Grant was a 'progressive' in both social and scientific terms. He was widely and probably correctly regarded as a materialist or atheist: there was no place for the supernatural in his account of biology. He was a supporter of Thomas Wakley, The Lancet and the BMA, all of whom were anti-establishment in their day. The main idea of the radical reformers was that government should take over or at least oversee the licensing powers of the medical corporations.[14]
When Grant came to London he was not eligible to become a Fellow of the Royal College of Physicians of London (RCP) because he was not a graduate of Oxford or Cambridge. Others who wished to practice in England had to take a licence from the RCP or acquire an apothecary's qualification. Grant refused to take out a London licence from the RCP, and so cut himself off from a lucrative source of income.

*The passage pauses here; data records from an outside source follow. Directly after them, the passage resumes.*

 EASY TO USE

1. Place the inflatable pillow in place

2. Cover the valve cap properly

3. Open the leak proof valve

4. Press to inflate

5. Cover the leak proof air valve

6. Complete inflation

He campaigned all his life for reform to both the RCP and the Royal College of Surgeons of London.[15]
Wakley responded to Grant's support for the Lancet and its radical programme with fulsome praise of Grant, and printed the text of all 60 lectures of Grant's comparative anatomy course in the Lancet for 1833–4. Reviewers agreed that Grant's course was the first 'comprehensive and accessible' exposition of philosophical anatomy in English.[16][17]
Grant died at home at 2 Euston Grove, Euston Square, London,[18] still occupying the chair at UCL, a forgotten anachronism. In his will he bequeathed his estate, of less than £1,500, to UCL.[19] He was buried on the eastern side of Highgate Cemetery.
The second half of Grant's long professional life was not successful, and his style of teaching zoology was swept aside by T. H. Huxley's disciple E. Ray Lankester, in the new Jodrell Chair of Zoology and Comparative Anatomy. Lankester did, however, retain, reorganise and expand the college zoology museum, now known as the Grant Museum of Zoology at UCL.
Robert Edmond Grant is commemorated in the scientific name of a species of African snake, Gonionotophis grantii.[20]